1 A chi mi chiede in dono rime nuove; / a chi né rime o
altro mai mi chiese; / a chi d’affetto mi diè mille prove; / a chi con me fu
appena un po’ cortese, / dico che sordo o stronzo è il sommo Giove / che i
preghi nostri alla rovescia intese. / Che valse mai gioir se ci fu festa? / I giorni
se ne vanno, il morbo resta!
2 Il
mondo era arancione e adesso è giallo. / Fu azzurro, lo ricordo, e verde, e
viola; / tornerà presto rosso e, senza fallo, / seguiterà l’isterica caròla /
di mutar tinta a ogni cantar di gallo / per chi piange o ridendo si consola. /
Viviamo in un perenne arcobaleno: / ma quando il cielo tornerà sereno?
3
Benché ci assalgano / da mille lati / virus terribili / sempre più irati; //
benché impossibile / torni capire / se vaccinandoci / si va a morire; // benché
il pandemico / morbo funesto / non mostri animo / d’andar via presto; // benché
le scatole / (mi perdonate?) / per spasmi ed ansimi / sian frantumate; // a
tutti io auguro / oltre ogni pena / una domenica / lieta e serena!
4
Saette e fulmini, / tuoni e procelle! / I nervi fremono / a fior di pelle; /
giungono a torcersi / pure le ossa: / l’Italia è rossa! // Non è politica, /
non è il conato / d’un ecumenico / più giusto stato. / È cosa semplice, /
banale e dura: / è una rottura! // Sempre tra maschere, / sempre coi guanti, /
sempre un isterico / fuggir gli astanti / correndo a chiuderci / per
prevenzione: / è una prigione! // Ma un dono timido, / tremulo e fioco, /
giunge via etere / a voi per gioco. / Non domandatevi / che cosa sia: / è una
poesia…
5 Mi vaccinai.
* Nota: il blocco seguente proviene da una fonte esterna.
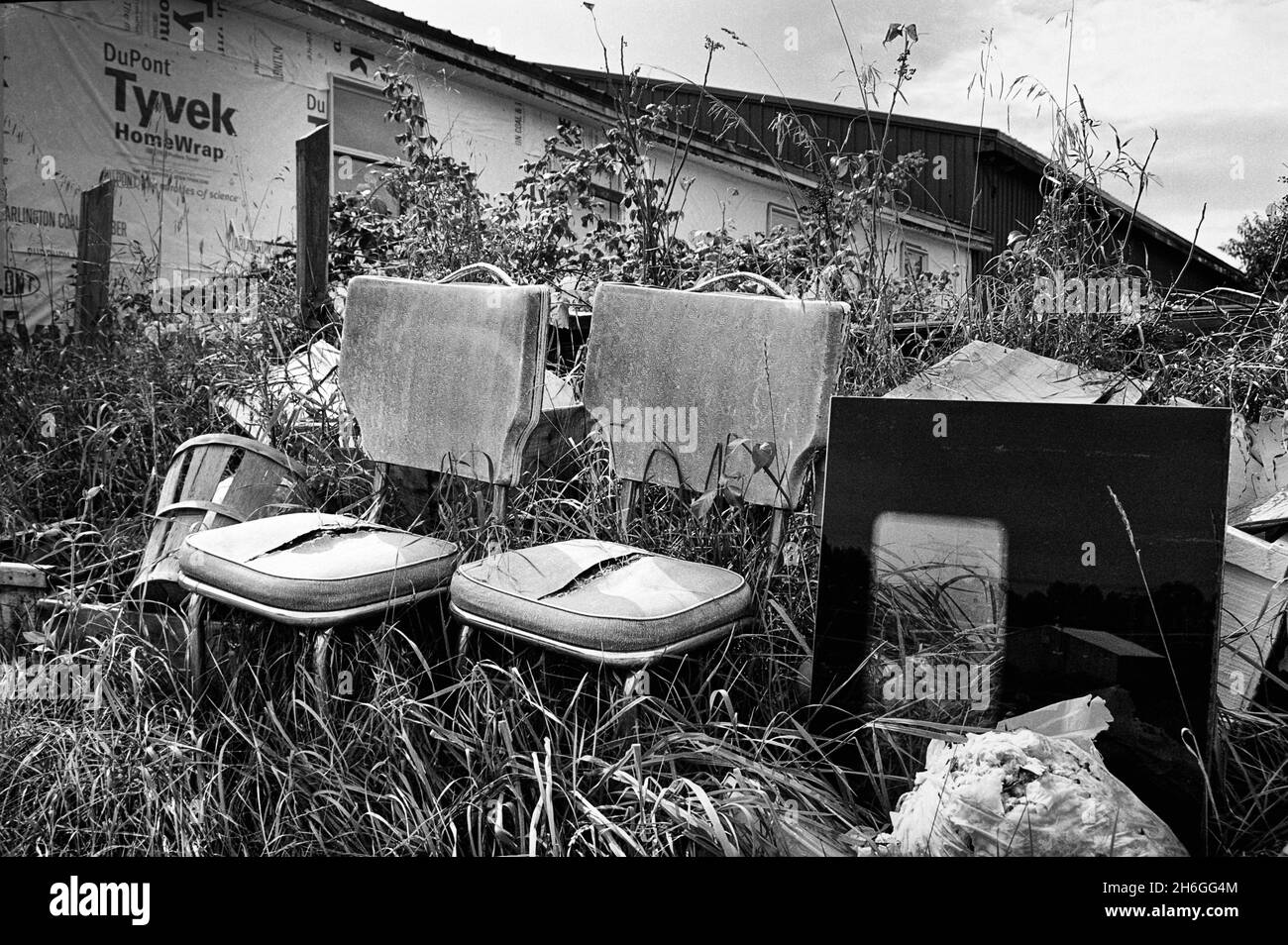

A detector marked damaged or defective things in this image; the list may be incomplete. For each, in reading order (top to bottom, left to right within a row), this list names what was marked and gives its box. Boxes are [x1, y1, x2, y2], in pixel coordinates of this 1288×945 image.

torn chair seat cushion [176, 514, 458, 617]
torn chair seat cushion [450, 540, 752, 659]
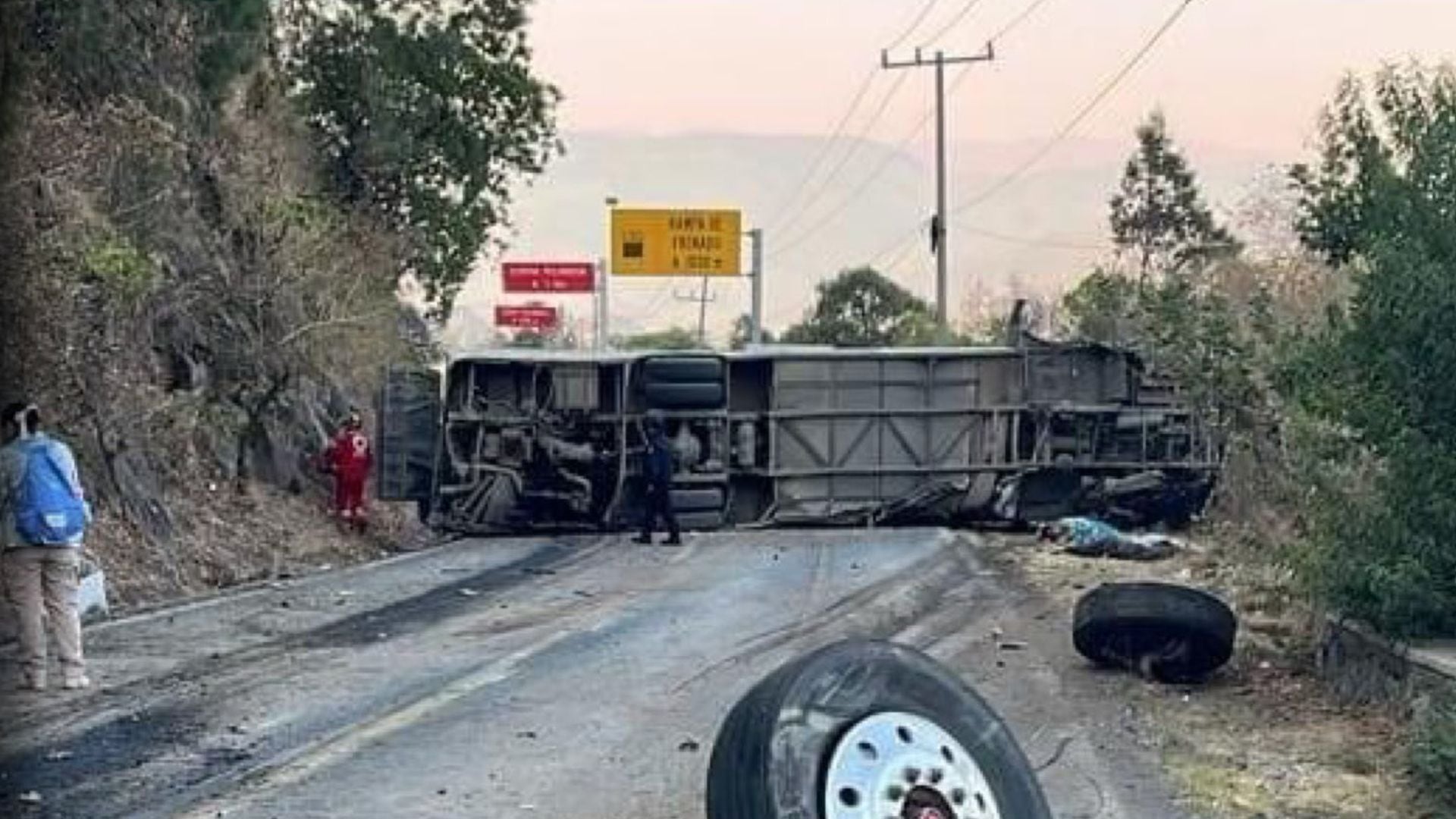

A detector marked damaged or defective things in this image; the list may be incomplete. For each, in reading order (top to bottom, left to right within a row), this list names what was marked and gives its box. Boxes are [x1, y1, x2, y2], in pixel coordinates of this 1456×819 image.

overturned bus [373, 332, 1219, 537]
detached tire [1074, 582, 1232, 686]
broken vehicle part [1074, 582, 1232, 686]
detached tire [704, 640, 1043, 819]
broken vehicle part [704, 640, 1043, 819]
Tal fu il dovere mio. / Ma ancora, amici, non
mi sono accorto / (e in ansia atroce lo domando a Dio) / se il mio naviglio
tocca o lascia il porto, / se sono un altro o sono sempre io, / se sono ancora
vivo o son già morto. / Proprio per questo è detto in un poema: / “Ettore o non
Ettore è il problema!”
6 Ho dormito come un ghiro, / sono uscito a fare un giro: /
una lunga passeggiata / lieta maschia indiavolata. / Nutro tutti i desideri /
che nutrivo ancora ieri. / Torno a casa. Dallo specchio / mi sorride un brutto
vecchio. / Guardo attento: sono io stesso, / folle prima e matto adesso, / e a
voi tutti scrivo che / vaccinato sto da re!
7 Ho
fatto la mia dose di richiamo, / e sento il gatto conversare in greco / con un
pesce che, sceso giù dal ramo, / rulla una sigaretta e la offre a un geco. /
Urlo a me stesso dallo specchio: “Io t’amo!”, / ma mi trilla all’orecchio un
grillo bieco / che dice: “Assai giocasti a fare il pazzo; / ora lo sei, mio
povero ragazzo!”
8
Corron voci striscianti appiccicose / nauseabonde arcisteriche villane /
metalliche arroganti minacciose / più d’un ringhio famelico di cane. / Dicono:
“Ci sarà una terza dose…” / Quadrare il cerchio o inverginar puttane? /
chiedere al cieco qual è mai la via? / morir di morbo ovver di terapia?
9 E
venne l’ora della terza dose. / I medici, saputi, l’hanno detto. / Sogno
ruscelli, sogno caste rose, / brezze sul volto, amori immani in petto. / Sogno,
sogno, e mi destano le odiose / punture al braccio, come un reo dispetto. / E
anelando con l’anima all’Eterno, / di dose in dose rotolo all’inferno.
10 Un
raffreddore timido e vigliacco; / una tossetta stizzosuccia e fioca; / un
sentor d’ossa rotte e corpo fiacco; / una voce stagnante e vana e roca… /
Penso: “Ho la peste anch’io, perdincibacco!” / Lo penso, e la mia pelle si fa
d’oca. / E a fugare la nera fantasia / a perdifiato corro in Farmacia. //
Entro. Racconto tutto. Su pel naso / mi conficcano un tùbulo sapiente. / Temo
di sangue un infernal travaso; / temo di venir meno immantinente; / temo che il
sole mio tocchi l’occaso; / temo di evaporare nel mio Niente. / Ma con volto
materno, pio, giulivo, / la farmacista esclama: “Negativo!” // Negativo! - e
ritorna ogni vigore; / negativo! - e vaniscono i pensieri / d’un sangue che per
sempre lasci il cuore; / negativo! - e seimila desideri / mi corrono le membra
in lieto ardore. / Vivo e felice oggi come ieri, / e domani ancor più. Ciò
voglio e spero: / per me, per te, per l’Universo intero!
E con
la speranza di una universale felicità, nonché con quella assai più piccina ma
non meno intensa di averti segnato sul volto un sia pur pallido sorriso, ti
saluto, o lettore, e ti rimando alla prossima.